● TRY IT: Retype every line of the listing below word for word, leaving out the pictures.

Saved records
========================

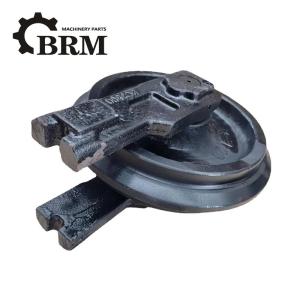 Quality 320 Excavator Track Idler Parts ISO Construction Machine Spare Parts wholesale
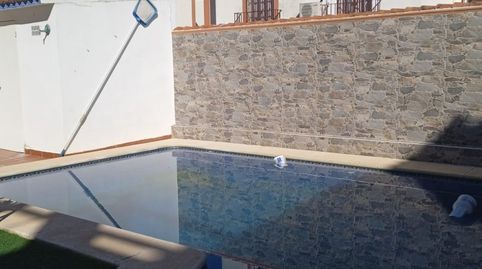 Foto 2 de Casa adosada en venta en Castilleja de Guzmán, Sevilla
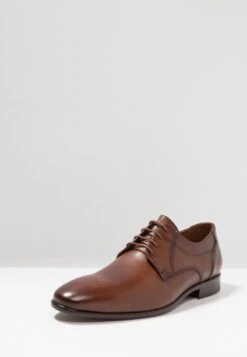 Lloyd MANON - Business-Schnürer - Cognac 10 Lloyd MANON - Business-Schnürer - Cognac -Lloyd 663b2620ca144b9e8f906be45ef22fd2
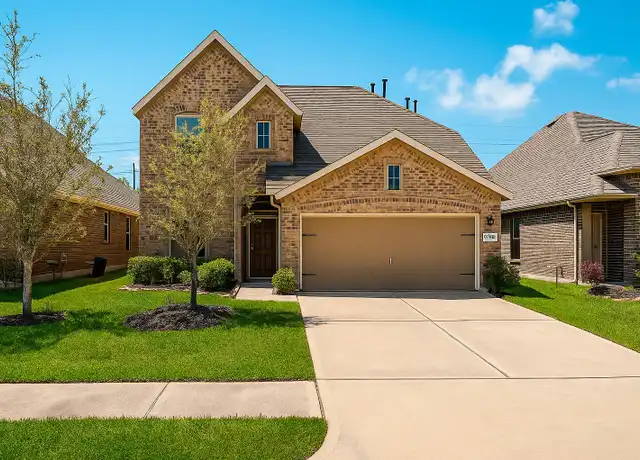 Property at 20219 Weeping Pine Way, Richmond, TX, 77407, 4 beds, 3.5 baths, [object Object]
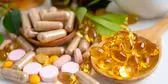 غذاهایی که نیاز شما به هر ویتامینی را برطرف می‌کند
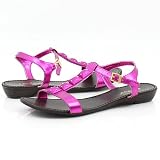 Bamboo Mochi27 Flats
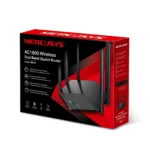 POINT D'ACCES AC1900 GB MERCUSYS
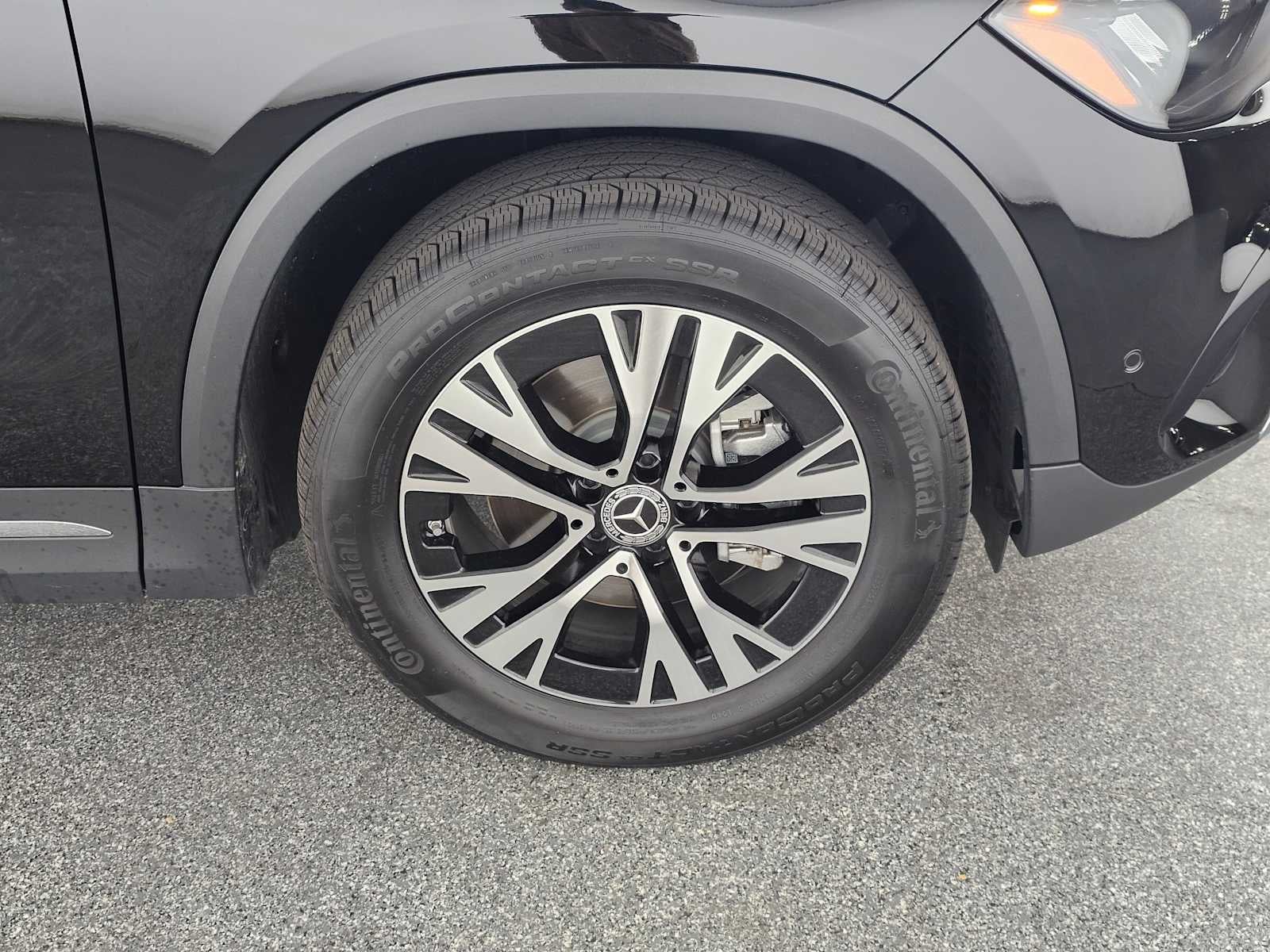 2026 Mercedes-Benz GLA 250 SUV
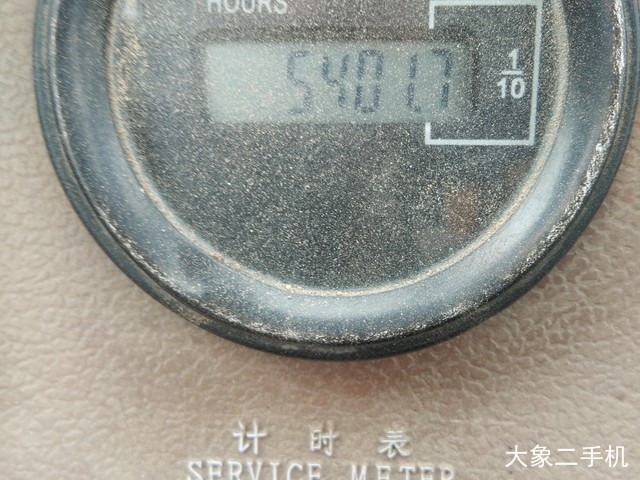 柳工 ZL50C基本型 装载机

========================

● SOLUTION TO THIS TASK:
 Quality 320 Excavator Track Idler Parts ISO Construction Machine Spare Parts wholesale
 Foto 2 de Casa adosada en venta en Castilleja de Guzmán, Sevilla
 Lloyd MANON - Business-Schnürer - Cognac 10 Lloyd MANON - Business-Schnürer - Cognac -Lloyd 663b2620ca144b9e8f906be45ef22fd2
 Property at 20219 Weeping Pine Way, Richmond, TX, 77407, 4 beds, 3.5 baths, [object Object]
 غذاهایی که نیاز شما به هر ویتامینی را برطرف می‌کند
 Bamboo Mochi27 Flats
 POINT D'ACCES AC1900 GB MERCUSYS
 2026 Mercedes-Benz GLA 250 SUV
 柳工 ZL50C基本型 装载机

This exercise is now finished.